To move faster to the bar I like to think of pulling myself under the bar, but not with the hands. I have to pull hard with my hips to get enough hip flexion to receive the bar low.
5. Elevate the start position.
I always say that the number 1 mistake I see for athletes in the Olympic lifts is starting from the ground when they have no ability to get in a good starting position.
Continuing to start from the floor position when you aren’t able to get there and maintain a neutral spine is the absolute definition of Olympic weightlifting insanity.
There is no machismo necessary in the Olympic lifts. Can we go ahead and get that out of the way? There is too much to be gained by doing them well, and too much to be lost by doing them poorly to have an ego.

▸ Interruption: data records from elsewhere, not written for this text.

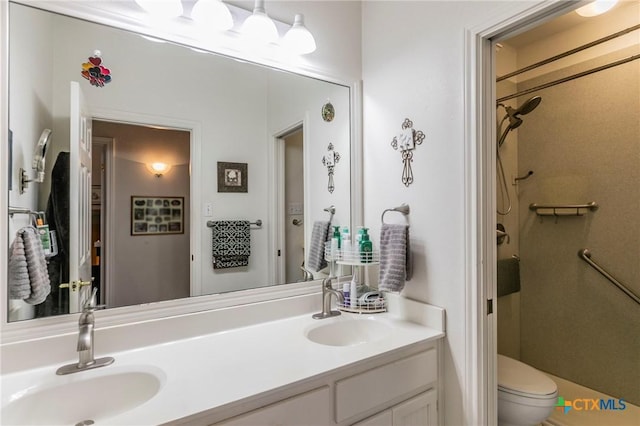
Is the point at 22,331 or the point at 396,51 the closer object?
the point at 22,331

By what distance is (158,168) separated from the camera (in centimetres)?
136

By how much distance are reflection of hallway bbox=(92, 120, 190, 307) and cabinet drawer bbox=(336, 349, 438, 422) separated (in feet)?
2.43

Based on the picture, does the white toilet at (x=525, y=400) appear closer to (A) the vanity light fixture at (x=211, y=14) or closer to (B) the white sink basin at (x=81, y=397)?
(B) the white sink basin at (x=81, y=397)

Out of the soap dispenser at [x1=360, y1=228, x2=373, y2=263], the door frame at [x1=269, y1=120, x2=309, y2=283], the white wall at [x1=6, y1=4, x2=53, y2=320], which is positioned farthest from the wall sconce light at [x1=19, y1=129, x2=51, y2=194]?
the soap dispenser at [x1=360, y1=228, x2=373, y2=263]

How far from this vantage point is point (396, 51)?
1.61m

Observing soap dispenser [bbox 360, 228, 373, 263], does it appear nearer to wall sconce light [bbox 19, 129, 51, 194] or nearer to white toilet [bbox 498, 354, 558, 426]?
white toilet [bbox 498, 354, 558, 426]

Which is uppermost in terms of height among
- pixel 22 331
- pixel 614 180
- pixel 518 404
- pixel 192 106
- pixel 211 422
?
pixel 192 106

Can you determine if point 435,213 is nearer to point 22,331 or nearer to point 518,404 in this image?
point 518,404

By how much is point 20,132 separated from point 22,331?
2.08 ft

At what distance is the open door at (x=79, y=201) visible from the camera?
3.75 ft

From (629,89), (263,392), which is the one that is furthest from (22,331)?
(629,89)

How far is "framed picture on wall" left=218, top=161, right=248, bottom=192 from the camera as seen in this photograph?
58.4 inches

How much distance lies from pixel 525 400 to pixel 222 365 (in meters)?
1.32

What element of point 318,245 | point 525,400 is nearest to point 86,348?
point 318,245
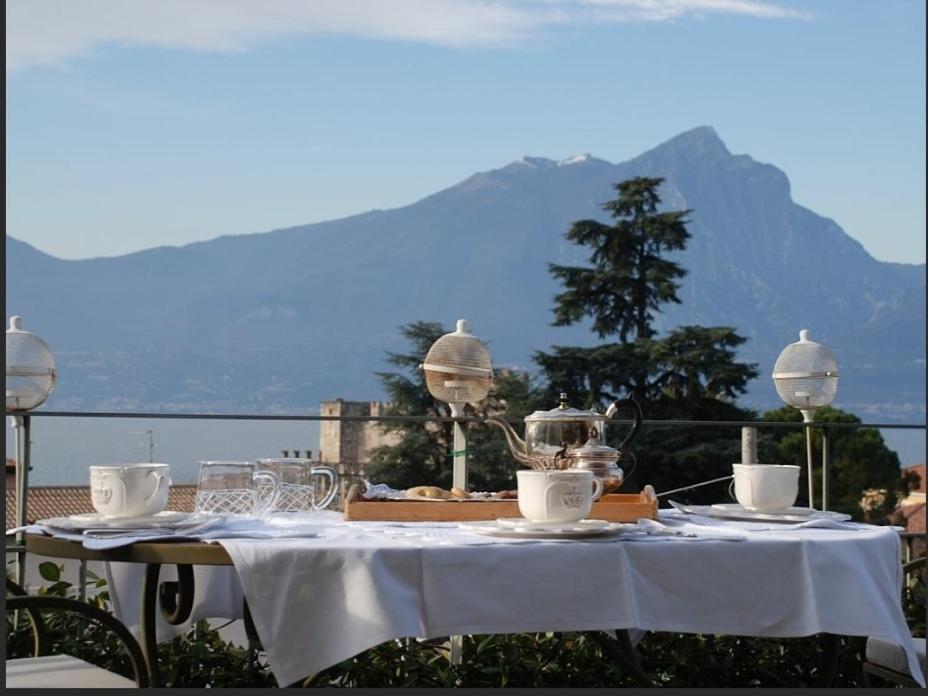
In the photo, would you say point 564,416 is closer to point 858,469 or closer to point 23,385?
point 23,385

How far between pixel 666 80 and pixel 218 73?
2063cm

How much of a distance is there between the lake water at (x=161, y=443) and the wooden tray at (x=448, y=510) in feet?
131

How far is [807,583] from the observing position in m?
1.78

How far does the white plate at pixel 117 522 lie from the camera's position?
6.02 feet

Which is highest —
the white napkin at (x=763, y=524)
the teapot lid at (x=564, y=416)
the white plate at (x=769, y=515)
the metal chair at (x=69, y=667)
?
the teapot lid at (x=564, y=416)

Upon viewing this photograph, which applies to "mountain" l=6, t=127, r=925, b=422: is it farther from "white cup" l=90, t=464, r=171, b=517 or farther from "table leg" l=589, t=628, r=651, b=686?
"white cup" l=90, t=464, r=171, b=517

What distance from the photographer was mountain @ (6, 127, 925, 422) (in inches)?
2373

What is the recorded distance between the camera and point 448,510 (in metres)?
2.05

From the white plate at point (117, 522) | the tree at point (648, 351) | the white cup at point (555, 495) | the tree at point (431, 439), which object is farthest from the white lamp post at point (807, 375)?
the tree at point (431, 439)

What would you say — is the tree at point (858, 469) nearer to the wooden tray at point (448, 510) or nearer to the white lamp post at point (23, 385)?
the white lamp post at point (23, 385)

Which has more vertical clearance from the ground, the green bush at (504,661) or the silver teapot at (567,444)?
the silver teapot at (567,444)

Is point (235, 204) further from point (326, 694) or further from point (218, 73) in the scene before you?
point (326, 694)

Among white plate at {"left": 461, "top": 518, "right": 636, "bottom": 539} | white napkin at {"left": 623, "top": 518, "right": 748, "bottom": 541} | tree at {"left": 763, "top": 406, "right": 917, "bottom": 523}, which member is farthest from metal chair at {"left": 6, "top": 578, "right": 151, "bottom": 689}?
tree at {"left": 763, "top": 406, "right": 917, "bottom": 523}

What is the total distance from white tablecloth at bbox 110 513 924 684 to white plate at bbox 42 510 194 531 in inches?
7.5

Rather than trying to start every rep from the ground, feel free to elevate the start position. Try using a 3” block or even another bumper plate. This slight elevation will still force you to make a good first pull from the start, but will save your lower back until you gain enough hip mobility to do it right.
Here is a video from when I was dealing with some hip mobility issues that required me to lift from an elevated position. It got the job done, all the while I was improving hip mobility to spare my back.
6. Translate the torso from the ground to knees.
With the Olympic lifts, there are lots of variables that account for individual athletes’ differences in size, strength, and personal preferences, but there is one constant that is true among nearly all lifters:
From the point of lift off to the point where the bar passes the knees (the end of the first pull), the torso angle remains constant. There is no change from when the bar breaks the ground and when the bar passes the knees.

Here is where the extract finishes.